Michael took it without a word and thus at last were the hands of these two men clasped for the first time in friendship. Kinsmen by blood, Fate and human passions had estranged them from one another; yet it was blood that told, else Rupert could not even for a moment—and despite his love of life and joy in living—have accepted the sacrifice.

Even now he hesitated. This taking of his cousin's hand, this tacit acceptance of another man's life to save his own, wore an ugly look of cowardice and of dishonour. Yet the young man was no coward. In open fight in a good cause, his valour would have been equal to that of any man, and he would on the field of honour have met death, no doubt, with fortitude. But what loomed ahead was far different to the glamour, the enthusiasm of courting death for honour. It meant disgrace and shame, the trial, the ignominy: death dealt by the hand of the executioner in sight of a jeering mob. It meant the torture of long imprisonment in a gloomy, filthy prison; it meant the ill-usage of warders and menials, insults from the judge, rough handling by the crowd. It meant, above all, the supreme disgrace of desecration after death, the traitor's head on Tyburn gates, the body thrown to the carrion, an ignominy from which even the least superstitious shrank in overwhelming horror. Ay, and there was worse shame, more supreme degradation still—for a traitor's death was rendered hideous by every means that the cruelty of man could invent.

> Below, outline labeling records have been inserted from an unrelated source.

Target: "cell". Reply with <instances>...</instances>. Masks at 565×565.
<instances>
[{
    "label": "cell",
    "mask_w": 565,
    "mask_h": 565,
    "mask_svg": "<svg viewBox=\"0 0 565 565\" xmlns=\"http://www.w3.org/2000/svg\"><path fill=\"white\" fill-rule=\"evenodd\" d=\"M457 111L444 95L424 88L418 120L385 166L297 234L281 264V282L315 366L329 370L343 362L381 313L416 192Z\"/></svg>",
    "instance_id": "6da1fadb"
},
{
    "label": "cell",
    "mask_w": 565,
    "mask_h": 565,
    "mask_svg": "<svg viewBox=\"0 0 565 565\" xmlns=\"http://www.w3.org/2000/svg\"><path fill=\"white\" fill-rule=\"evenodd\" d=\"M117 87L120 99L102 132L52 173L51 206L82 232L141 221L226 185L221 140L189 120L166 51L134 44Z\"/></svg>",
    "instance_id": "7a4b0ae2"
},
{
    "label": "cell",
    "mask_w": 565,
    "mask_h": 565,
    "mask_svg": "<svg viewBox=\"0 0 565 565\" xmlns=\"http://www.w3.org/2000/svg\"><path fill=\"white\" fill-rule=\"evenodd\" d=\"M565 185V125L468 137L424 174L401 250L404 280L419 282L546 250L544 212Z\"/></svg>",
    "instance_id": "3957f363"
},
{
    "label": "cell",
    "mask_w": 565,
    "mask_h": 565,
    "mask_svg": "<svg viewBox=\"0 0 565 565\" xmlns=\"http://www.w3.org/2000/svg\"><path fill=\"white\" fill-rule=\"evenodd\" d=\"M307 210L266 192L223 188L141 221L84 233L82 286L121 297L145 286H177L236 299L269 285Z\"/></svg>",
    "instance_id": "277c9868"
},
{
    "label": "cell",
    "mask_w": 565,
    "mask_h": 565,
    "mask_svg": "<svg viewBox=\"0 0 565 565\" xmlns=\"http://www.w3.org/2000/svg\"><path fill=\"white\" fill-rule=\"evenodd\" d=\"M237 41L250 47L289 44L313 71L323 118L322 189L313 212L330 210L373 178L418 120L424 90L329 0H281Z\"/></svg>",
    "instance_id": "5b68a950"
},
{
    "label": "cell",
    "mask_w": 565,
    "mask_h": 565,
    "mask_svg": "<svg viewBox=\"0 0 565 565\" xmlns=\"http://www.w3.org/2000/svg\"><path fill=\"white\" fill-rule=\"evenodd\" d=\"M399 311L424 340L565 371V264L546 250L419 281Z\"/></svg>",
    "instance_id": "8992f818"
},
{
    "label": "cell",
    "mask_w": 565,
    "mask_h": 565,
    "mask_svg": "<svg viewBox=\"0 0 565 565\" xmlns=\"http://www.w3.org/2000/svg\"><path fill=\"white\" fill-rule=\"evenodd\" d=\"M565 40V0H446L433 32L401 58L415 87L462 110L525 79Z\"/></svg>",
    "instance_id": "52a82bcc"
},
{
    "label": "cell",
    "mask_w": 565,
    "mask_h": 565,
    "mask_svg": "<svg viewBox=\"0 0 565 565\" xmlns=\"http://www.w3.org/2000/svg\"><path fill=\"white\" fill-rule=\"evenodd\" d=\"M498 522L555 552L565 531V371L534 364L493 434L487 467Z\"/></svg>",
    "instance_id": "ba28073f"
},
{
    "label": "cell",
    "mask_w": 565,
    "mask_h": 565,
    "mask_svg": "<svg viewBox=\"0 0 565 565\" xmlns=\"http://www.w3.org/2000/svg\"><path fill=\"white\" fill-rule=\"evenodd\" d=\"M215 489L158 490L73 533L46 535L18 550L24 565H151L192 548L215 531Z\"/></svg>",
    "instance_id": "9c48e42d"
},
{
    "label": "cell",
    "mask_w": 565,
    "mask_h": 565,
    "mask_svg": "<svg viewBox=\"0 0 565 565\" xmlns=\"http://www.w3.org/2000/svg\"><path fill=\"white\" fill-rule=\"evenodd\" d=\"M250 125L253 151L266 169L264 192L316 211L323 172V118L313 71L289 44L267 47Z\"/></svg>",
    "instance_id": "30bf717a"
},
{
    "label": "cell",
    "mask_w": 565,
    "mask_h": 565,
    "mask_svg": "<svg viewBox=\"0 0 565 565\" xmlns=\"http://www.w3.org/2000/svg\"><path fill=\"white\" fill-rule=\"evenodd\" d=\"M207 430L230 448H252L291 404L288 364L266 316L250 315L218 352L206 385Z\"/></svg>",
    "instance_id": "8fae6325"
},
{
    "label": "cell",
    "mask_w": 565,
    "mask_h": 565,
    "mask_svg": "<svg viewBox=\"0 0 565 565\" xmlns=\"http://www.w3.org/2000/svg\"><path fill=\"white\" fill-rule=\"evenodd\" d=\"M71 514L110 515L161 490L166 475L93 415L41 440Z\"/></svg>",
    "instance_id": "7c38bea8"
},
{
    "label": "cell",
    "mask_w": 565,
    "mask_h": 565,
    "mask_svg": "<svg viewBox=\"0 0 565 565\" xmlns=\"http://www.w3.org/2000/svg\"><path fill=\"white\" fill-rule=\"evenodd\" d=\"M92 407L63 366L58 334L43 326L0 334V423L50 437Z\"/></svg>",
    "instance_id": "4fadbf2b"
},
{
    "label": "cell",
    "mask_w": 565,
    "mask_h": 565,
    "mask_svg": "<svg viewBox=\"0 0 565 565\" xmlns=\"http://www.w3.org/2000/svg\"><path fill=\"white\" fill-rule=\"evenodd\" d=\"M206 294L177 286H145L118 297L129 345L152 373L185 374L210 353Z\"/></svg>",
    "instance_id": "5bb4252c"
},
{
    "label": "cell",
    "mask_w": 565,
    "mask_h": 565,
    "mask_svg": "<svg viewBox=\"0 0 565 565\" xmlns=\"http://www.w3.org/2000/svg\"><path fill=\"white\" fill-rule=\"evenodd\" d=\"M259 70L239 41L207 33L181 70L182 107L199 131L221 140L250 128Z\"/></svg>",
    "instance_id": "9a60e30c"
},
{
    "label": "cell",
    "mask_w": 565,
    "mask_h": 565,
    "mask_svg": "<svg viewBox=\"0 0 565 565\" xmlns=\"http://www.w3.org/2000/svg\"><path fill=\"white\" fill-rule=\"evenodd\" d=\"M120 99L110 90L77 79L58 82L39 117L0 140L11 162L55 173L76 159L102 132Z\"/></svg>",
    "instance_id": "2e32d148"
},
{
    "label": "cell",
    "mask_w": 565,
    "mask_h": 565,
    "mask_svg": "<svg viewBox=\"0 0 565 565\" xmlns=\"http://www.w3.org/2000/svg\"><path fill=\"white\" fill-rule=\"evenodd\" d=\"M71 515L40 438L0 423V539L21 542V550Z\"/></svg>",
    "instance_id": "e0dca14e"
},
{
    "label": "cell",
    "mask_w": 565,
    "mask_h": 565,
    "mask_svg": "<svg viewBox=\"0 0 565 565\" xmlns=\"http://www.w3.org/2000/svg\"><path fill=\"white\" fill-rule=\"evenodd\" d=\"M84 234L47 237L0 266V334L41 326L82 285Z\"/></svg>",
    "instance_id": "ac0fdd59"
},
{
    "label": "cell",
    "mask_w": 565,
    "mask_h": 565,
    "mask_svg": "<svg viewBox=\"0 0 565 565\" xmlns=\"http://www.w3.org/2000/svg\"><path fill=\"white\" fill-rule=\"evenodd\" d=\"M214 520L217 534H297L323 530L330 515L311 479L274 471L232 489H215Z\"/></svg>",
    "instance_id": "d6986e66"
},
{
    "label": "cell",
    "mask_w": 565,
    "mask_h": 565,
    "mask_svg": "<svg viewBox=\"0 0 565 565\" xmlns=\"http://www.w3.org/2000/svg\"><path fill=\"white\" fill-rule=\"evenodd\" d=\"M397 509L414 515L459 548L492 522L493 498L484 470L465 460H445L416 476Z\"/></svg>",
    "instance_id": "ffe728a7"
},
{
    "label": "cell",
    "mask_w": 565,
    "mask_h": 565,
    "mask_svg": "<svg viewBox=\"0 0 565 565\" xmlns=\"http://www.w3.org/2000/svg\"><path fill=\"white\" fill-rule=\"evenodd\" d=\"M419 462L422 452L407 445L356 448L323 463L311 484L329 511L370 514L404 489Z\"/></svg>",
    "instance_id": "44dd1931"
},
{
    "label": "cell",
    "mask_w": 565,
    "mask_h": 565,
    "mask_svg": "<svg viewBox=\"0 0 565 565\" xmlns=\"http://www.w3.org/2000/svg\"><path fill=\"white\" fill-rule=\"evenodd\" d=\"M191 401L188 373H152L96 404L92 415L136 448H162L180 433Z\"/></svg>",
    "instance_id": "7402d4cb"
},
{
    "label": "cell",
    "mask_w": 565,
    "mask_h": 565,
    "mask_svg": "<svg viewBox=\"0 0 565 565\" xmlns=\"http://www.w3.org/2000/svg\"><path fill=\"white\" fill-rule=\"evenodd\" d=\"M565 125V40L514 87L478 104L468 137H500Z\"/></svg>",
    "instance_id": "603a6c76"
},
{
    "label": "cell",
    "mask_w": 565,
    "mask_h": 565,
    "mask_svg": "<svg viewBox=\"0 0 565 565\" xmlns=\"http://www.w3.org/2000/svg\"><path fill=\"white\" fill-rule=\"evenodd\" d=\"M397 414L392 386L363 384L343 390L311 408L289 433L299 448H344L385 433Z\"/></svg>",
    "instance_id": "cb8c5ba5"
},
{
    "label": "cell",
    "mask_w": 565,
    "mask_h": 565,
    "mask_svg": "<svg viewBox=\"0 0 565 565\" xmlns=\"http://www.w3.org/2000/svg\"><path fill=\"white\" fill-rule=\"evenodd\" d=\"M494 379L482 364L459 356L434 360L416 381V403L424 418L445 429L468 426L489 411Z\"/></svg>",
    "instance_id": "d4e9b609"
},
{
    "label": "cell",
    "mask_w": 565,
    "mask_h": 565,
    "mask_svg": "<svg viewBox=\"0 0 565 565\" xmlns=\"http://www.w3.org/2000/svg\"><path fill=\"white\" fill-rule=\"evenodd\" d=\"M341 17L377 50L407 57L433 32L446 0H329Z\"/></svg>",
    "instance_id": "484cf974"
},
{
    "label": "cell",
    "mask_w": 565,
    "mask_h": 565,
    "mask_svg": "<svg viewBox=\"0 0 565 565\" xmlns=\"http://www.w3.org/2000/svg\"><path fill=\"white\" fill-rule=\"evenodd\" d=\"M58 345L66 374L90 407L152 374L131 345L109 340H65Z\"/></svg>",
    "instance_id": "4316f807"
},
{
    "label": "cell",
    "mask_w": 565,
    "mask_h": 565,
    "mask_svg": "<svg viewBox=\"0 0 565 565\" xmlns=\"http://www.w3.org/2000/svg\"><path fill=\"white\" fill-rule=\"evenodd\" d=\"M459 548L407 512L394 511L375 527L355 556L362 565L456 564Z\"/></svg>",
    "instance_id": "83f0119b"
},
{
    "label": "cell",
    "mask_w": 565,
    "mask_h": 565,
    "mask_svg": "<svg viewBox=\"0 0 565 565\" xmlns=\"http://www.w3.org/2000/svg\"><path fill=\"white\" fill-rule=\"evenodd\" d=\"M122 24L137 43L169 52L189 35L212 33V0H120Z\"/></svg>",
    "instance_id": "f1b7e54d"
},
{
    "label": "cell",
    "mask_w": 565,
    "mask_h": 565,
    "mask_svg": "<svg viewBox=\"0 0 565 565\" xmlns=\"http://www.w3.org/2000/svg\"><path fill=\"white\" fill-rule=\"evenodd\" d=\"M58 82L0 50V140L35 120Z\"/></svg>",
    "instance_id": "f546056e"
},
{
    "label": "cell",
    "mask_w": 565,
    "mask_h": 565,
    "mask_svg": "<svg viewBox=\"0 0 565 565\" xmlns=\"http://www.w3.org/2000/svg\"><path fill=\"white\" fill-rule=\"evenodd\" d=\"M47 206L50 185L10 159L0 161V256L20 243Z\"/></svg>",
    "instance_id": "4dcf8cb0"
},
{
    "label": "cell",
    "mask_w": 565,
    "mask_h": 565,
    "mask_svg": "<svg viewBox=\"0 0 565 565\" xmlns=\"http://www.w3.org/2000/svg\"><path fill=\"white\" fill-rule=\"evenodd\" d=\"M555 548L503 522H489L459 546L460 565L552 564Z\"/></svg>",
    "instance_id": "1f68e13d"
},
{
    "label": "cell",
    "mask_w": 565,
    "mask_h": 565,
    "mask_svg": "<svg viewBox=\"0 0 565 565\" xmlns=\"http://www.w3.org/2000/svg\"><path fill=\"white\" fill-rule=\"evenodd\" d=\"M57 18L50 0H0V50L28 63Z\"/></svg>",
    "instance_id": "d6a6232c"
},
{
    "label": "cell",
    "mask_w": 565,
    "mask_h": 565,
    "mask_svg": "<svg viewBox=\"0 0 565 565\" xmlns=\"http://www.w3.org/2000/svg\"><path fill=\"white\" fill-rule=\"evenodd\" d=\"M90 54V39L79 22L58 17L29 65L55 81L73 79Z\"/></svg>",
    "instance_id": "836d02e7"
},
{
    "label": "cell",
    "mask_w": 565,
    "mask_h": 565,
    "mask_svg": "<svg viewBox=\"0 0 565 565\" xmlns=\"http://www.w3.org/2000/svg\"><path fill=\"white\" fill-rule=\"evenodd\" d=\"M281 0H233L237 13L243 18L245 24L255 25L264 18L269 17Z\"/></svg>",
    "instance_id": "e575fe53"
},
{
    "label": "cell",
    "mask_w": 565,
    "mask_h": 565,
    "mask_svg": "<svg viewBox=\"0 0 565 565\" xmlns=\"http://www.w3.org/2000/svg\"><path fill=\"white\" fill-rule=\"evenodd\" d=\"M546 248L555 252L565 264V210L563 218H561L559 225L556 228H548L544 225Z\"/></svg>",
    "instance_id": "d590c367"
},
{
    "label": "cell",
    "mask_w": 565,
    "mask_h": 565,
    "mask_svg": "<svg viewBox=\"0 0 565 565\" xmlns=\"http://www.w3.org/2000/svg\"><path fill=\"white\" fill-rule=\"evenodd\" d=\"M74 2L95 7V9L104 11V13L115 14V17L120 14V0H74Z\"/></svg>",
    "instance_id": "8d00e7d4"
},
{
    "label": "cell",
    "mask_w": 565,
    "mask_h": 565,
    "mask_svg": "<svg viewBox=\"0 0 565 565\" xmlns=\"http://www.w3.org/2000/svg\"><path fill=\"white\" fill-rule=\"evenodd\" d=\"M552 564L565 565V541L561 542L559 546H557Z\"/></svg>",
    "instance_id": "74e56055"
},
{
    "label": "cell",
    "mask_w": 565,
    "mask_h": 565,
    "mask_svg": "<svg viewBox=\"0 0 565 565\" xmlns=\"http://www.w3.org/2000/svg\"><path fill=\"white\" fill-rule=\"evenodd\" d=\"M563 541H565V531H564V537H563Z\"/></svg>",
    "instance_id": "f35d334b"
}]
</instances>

This picture stood on one side of Rupert Kestyon's vision, on the other was only a hated marriage and the somewhat cowardly acceptance of another man's sacrifice.

Rupert Kestyon did hesitate, the while the insidious voice of Luxury and of Ease whispered sophistries in his ear:

"He does not do this for thee, man, but for the woman whom he loves. Why shouldst thou stand in the way of thine own future comfort and peace?"

The battle was a trying one and whilst it lasted Rupert Kestyon felt unwilling to meet his cousin's eyes. Yet had he done so, he would have seen nothing in them save expectancy, and from time to time that same humorous twinkle, as if the man derived amusement from the conflict which was raging within the other's heart.